The Process Intensification (PI), which is defined as “any chemical engineering development that leads to a substantially smaller, cleaner, safer, and more energy efficient technology”, is likely to be the next revolution of the chemical industry. The need for more efficient processes, including further flexible engineering designs and, at the same time, increasing the safety and environmental impact of these processes, is pushing the industry to novel research in this field. The chemistry and related sectors have already recognized the benefits of the PI and estimated a potential for energy saving of about 1.000 ktoe / year using these processes. It is also for this reason that the PI takes a very high place in the current European research agenda, see, for instance, the SPIRE programme in H2020.
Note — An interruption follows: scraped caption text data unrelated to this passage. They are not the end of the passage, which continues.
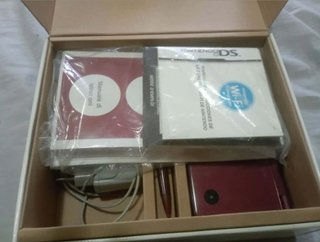 Nintendo DS XL Rossa con Scatola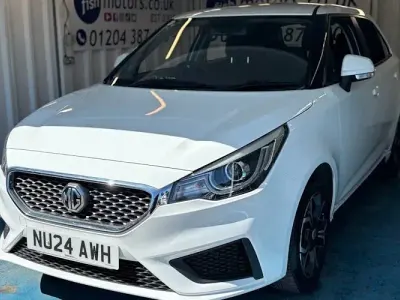 Usado MG MG3 Excite 106 HP (77 kW) 2024 Branco Citadino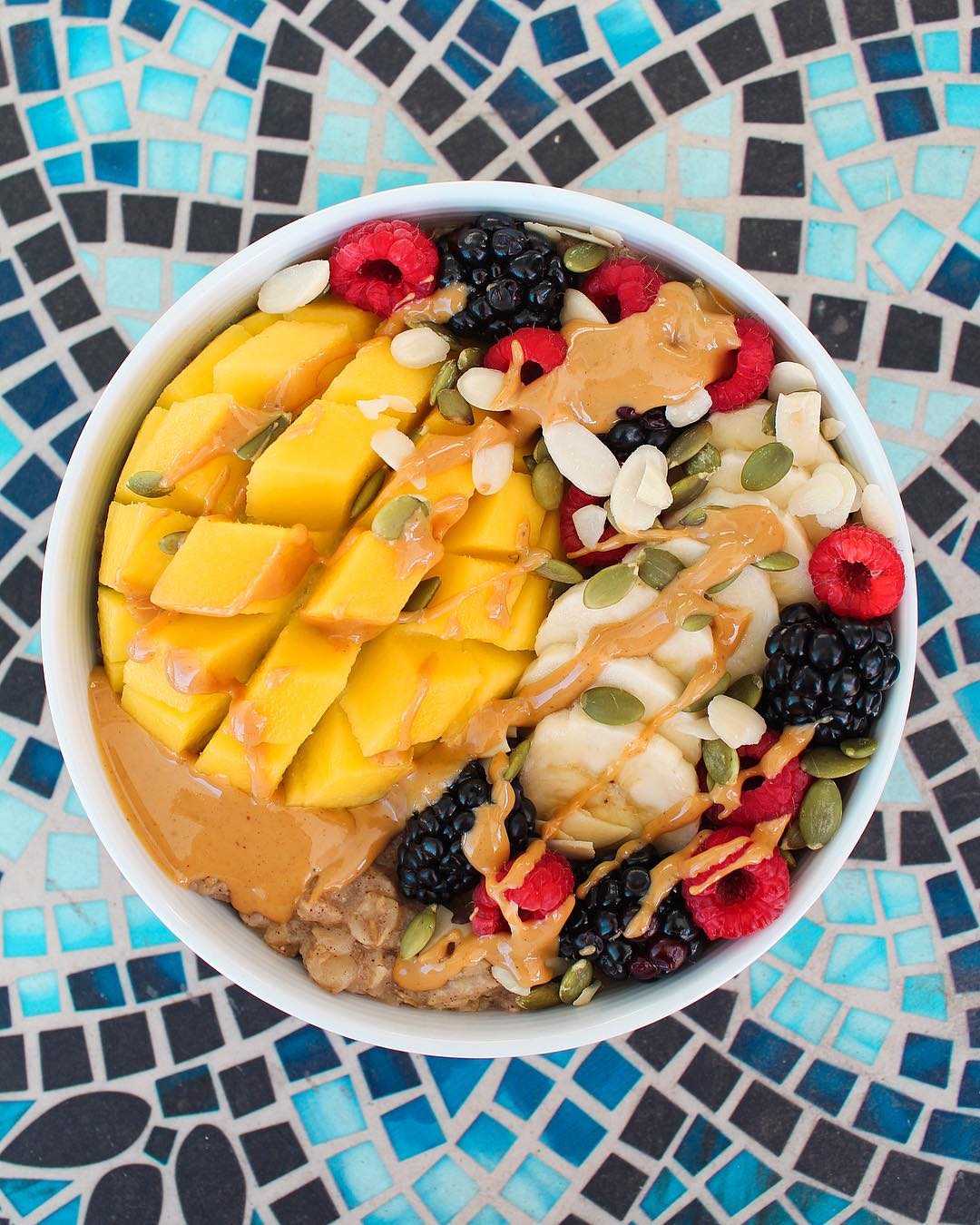 Easy Vanilla Oatmeal Breakfast with Fresh Toppings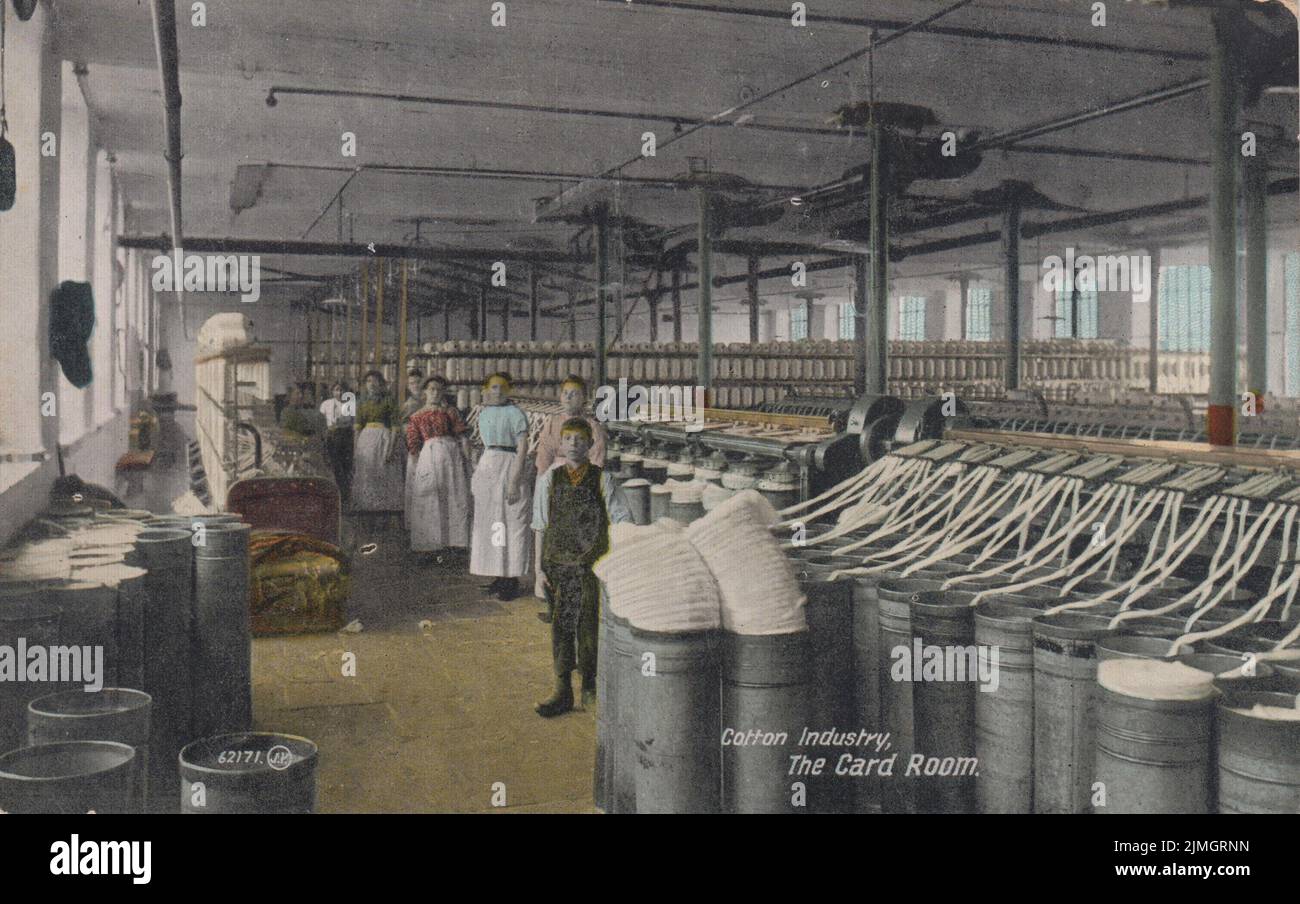 « L'industrie du coton : la salle des cartes » : carte postale du début du 20th siècle montrant des femmes et un garçon debout parmi les machines dans un moulin à coton du Lancashire Banque D'Images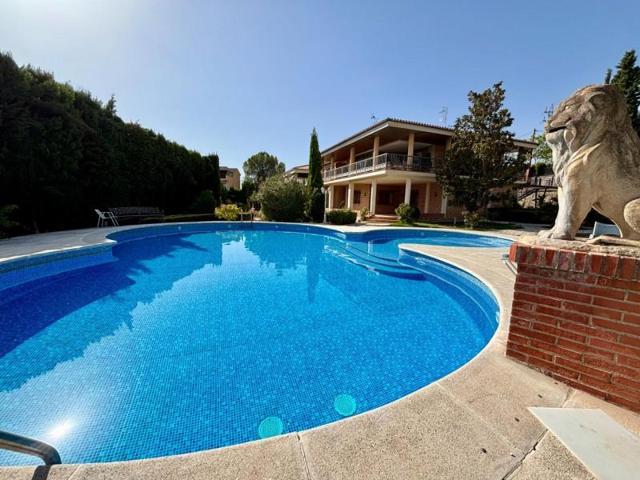 Piso en alquiler en Jun, Jun photo 0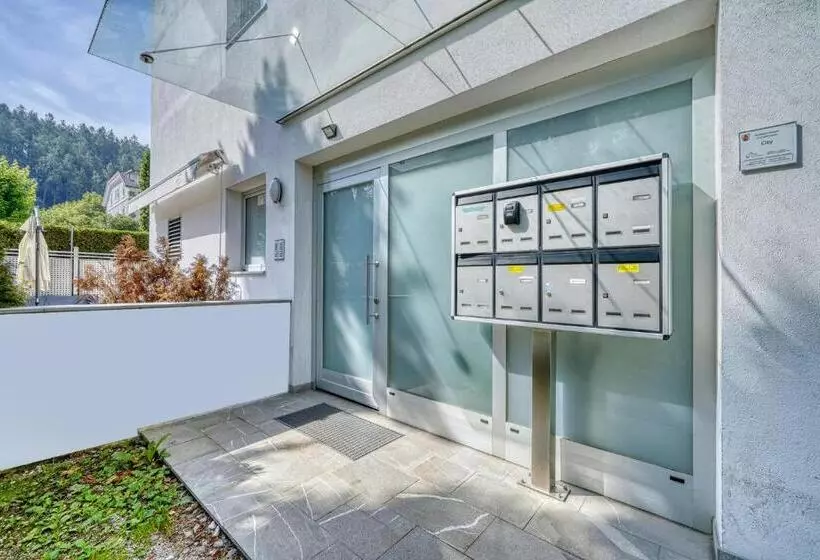 City Café   Central Apartment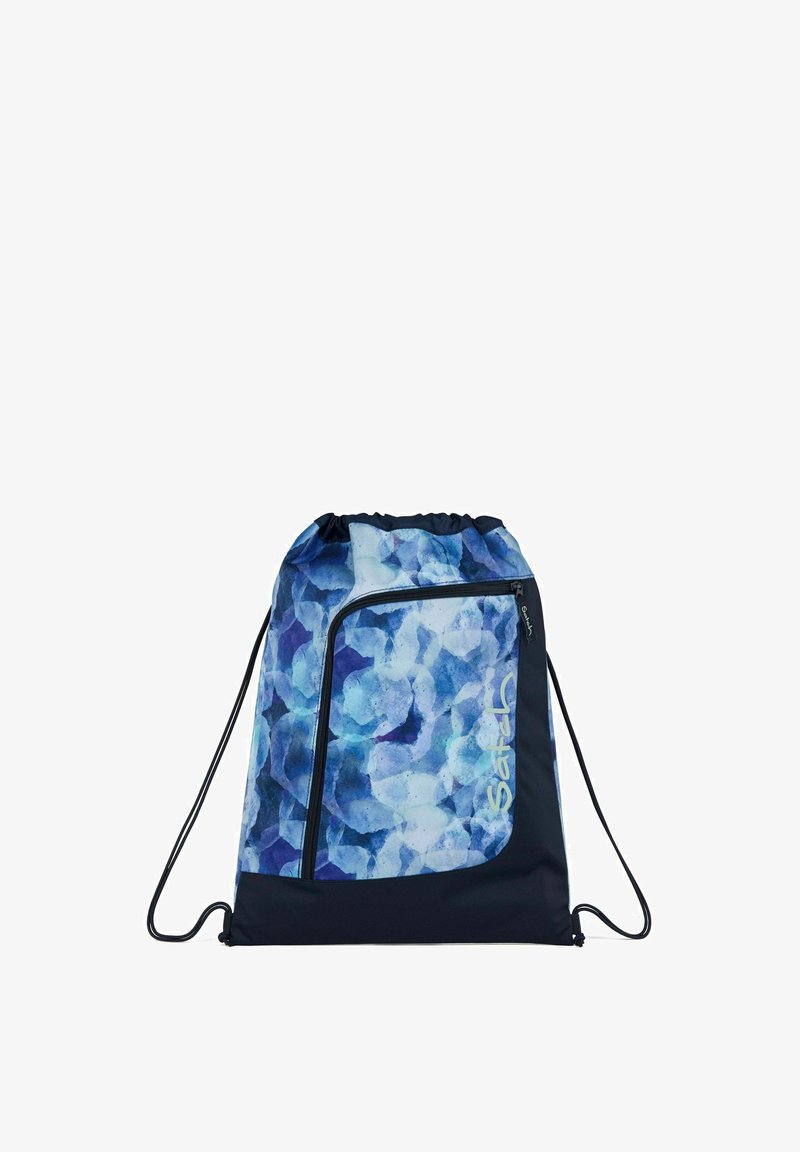 Zugband-Rucksack in Blautönen mit geometrischem Muster, ausgestattet mit einer Reißverschlusstasche, aus strapazierfähigem Stoff mit schwarzen Akzenten.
Among several industrial processes, hydrogen production aroused great interest in the research and industrial scenarios, due to the possibility, in particular aiming to exploit hydrogen as an energy vector (also through distributed generation). On the other hand, up to now, really sustainable hydrogen production (i.e. with lower environmental impact and the use of new raw materials) represents one of the main obstacles toward a true hydrogen-based economy.
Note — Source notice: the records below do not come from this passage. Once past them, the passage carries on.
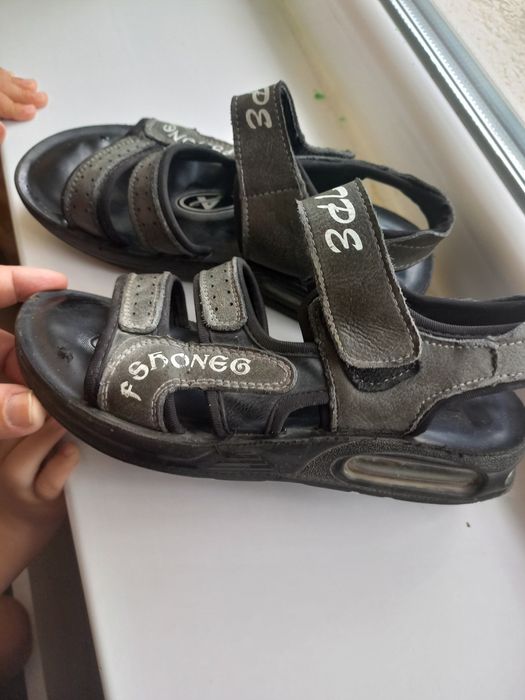 Мальчикам сандалий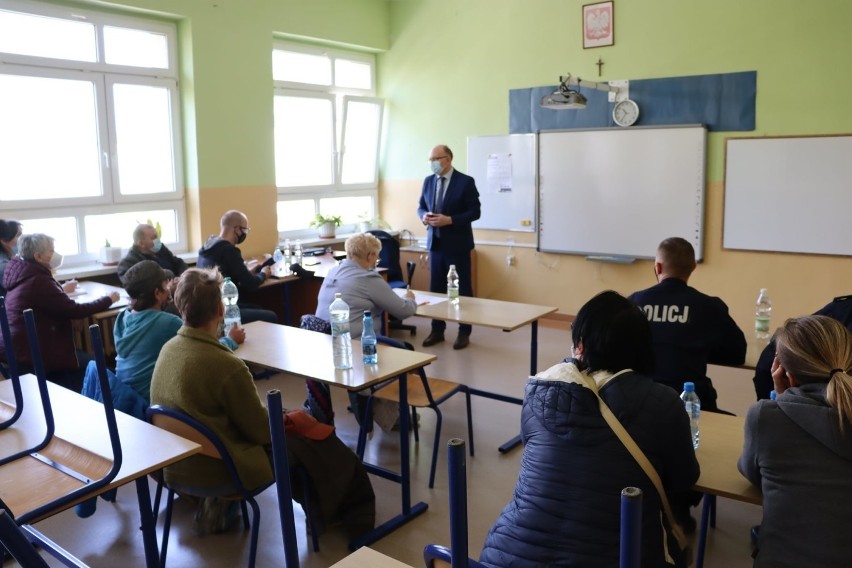 Pomoc dla pogorzelców z Sobowidza. "Nie mamy nic" - ruszyła zbiórka i zrzutka dla poszkodowanych w pożarze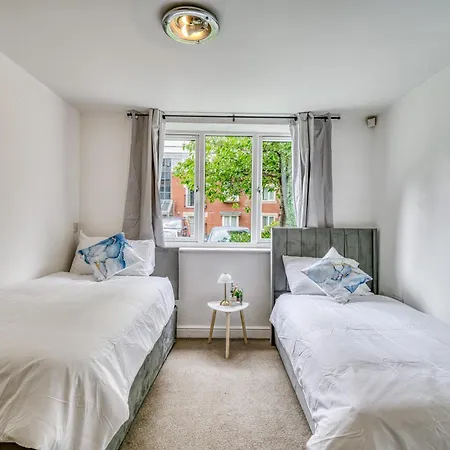 Modern 2br With Free Parking Sleeps 8 Walk To Old Trafford Appartamento Manchester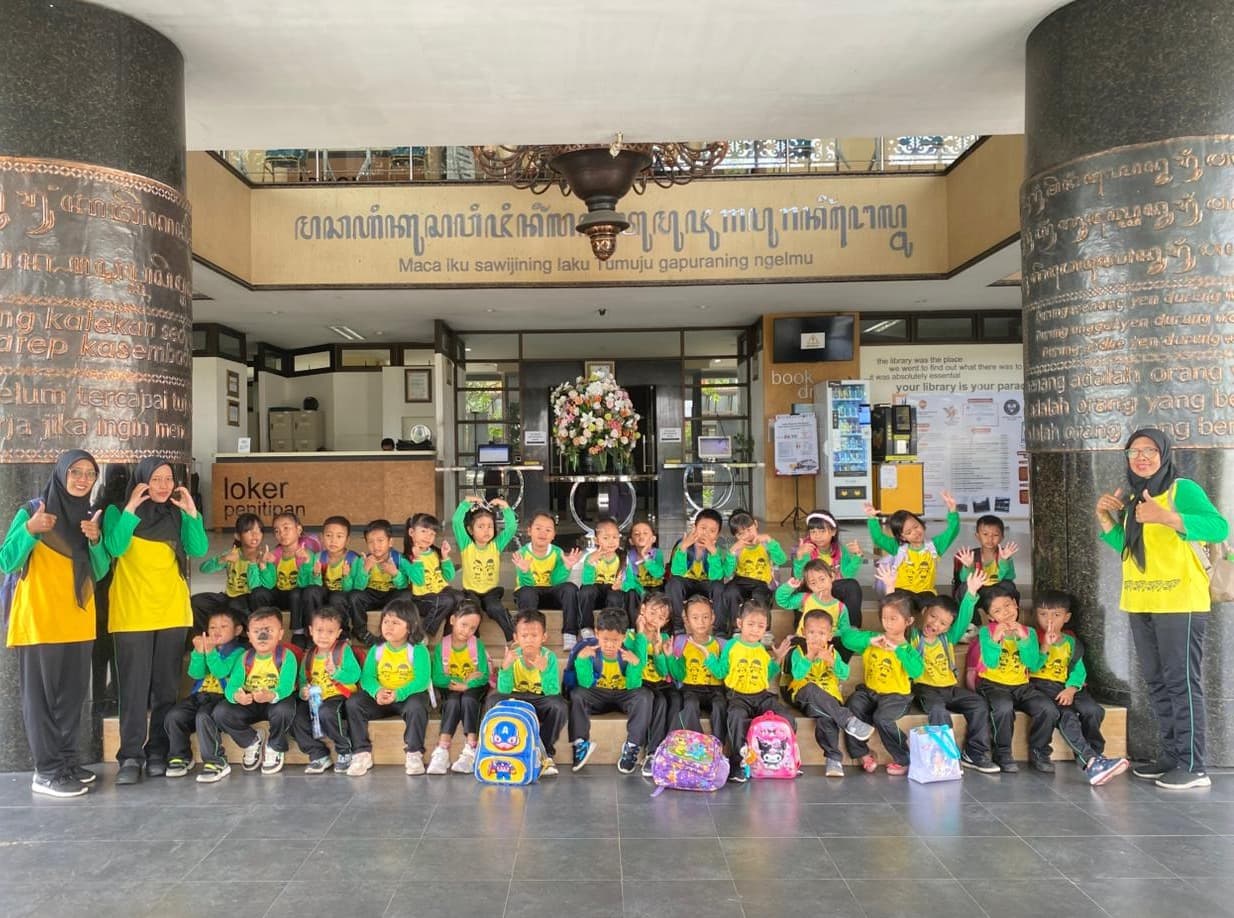 news-Balai Layanan Perpustakaan Menyambut Kunjungan Wisata Pustaka dari TK Among Putro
The technology of Membrane Reactor (MR) plays an important role in the PI and is based on a device combining a membrane-based separation and a catalytic chemical reaction in one unit. Every catalytic industrial process can potentially benefit from the introduction of catalytic membranes and membrane reactors instead of the conventional reactors.
Today membrane reactors are being proposed for a variety of reactions (especially in the H2 production processes, i.e. steam reforming, dry reforming or auto thermal reforming). In principle, all reactions affected by thermodynamic limitations can be enhanced by using membrane reactors. In fact, removing one of the products during the reaction, allows circumventing thermodynamic limitations. But there are still several barriers to be overcome for their successful deployment at industrial level.
The objective of industrialization of a catalytic MR can only be achieved through a sound, interdisciplinary research between the R&D institutions and industry, covering all the aspects of the innovation chain (from materials – catalysts and membranes – to modelling and energy analysis, to engineering and related safety and environmental issues). A sharing of the technological risk between the industry and research institutions is also a strong incentive to face the well-known conservative nature of the chemical sector and to help a faster exploitation of membrane reactors in this industry and beyond.
The final goal of PROMECA is to develop, test, and validate an innovative MR integrating new structured catalysts and selective membrane materials to improve the overall performance, durability, cost effectiveness, and sustainability over different industrially interesting processes, starting with distributed hydrogen production as the main focus of the project, but already assessing replicability, i.e. methane reforming, CO2 capture, heat and power cogeneration, bio-based fuel conversions.